BEGIN THE INPUT
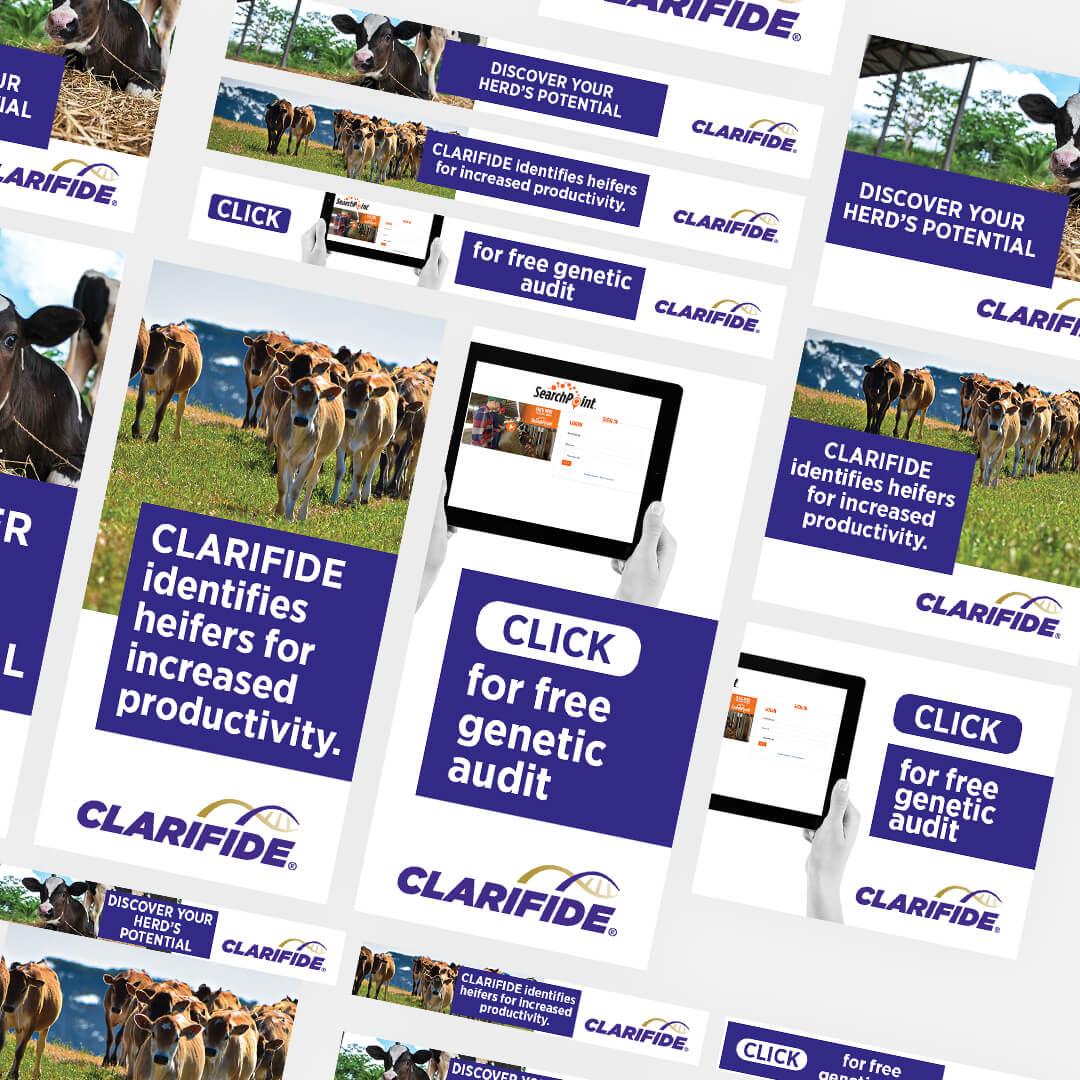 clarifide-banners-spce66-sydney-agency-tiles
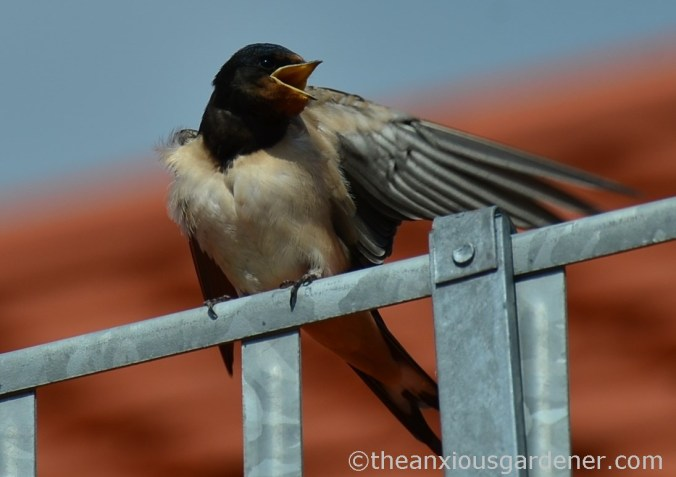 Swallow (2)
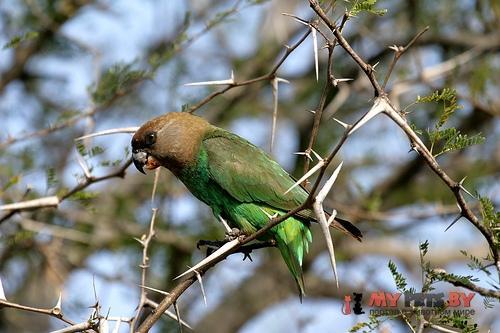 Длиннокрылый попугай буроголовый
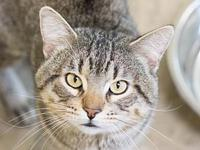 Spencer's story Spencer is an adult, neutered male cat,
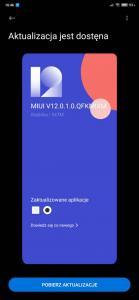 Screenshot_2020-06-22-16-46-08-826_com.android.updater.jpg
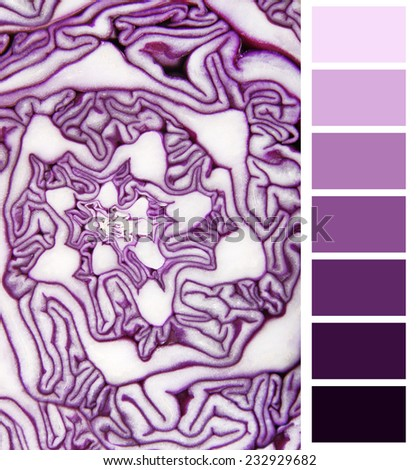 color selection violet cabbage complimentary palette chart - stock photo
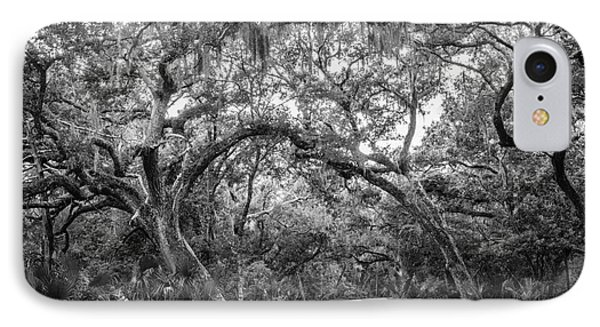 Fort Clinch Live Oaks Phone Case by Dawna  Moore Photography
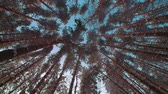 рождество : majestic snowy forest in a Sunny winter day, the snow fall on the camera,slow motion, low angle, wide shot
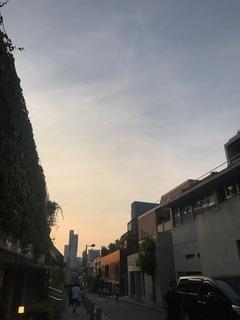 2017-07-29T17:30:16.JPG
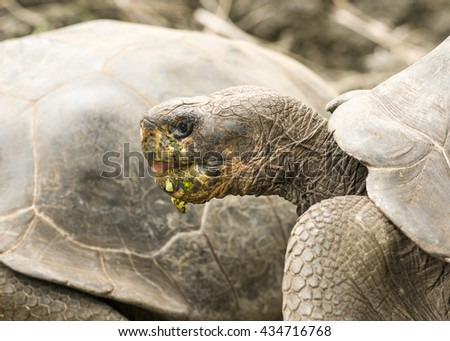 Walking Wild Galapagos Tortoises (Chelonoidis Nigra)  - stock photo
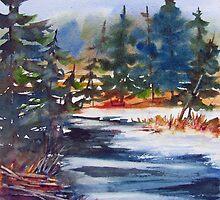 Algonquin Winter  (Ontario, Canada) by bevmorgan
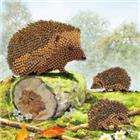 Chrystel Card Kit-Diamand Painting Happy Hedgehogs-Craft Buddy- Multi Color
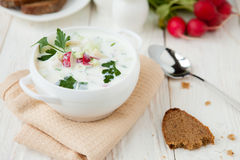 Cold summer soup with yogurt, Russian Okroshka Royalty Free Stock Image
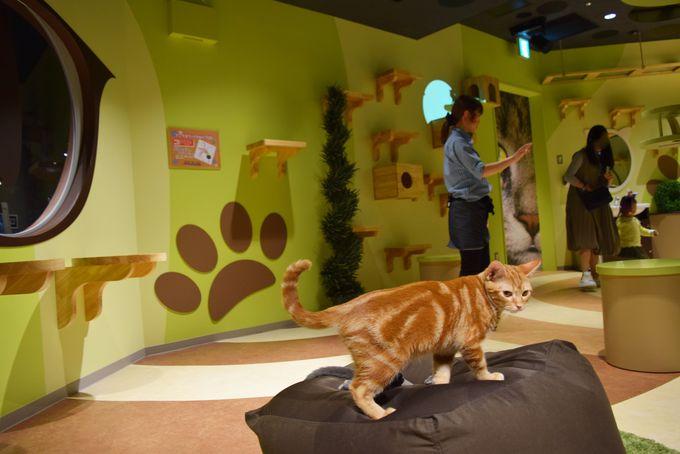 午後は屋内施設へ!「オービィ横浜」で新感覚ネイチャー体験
END THE INPUT
=== WHAT TO WORK ON ===
Above are some records; quote exactly and only the lines that begin at the line containing "Spencer's story Spencer" and stop after the line containing "Fort Clinch Live", leaving out the pictures.

=== WRITTEN REPLY ===
 Spencer's story Spencer is an adult, neutered male cat,
 Screenshot_2020-06-22-16-46-08-826_com.android.updater.jpg
 color selection violet cabbage complimentary palette chart - stock photo
 Fort Clinch Live Oaks Phone Case by Dawna  Moore Photography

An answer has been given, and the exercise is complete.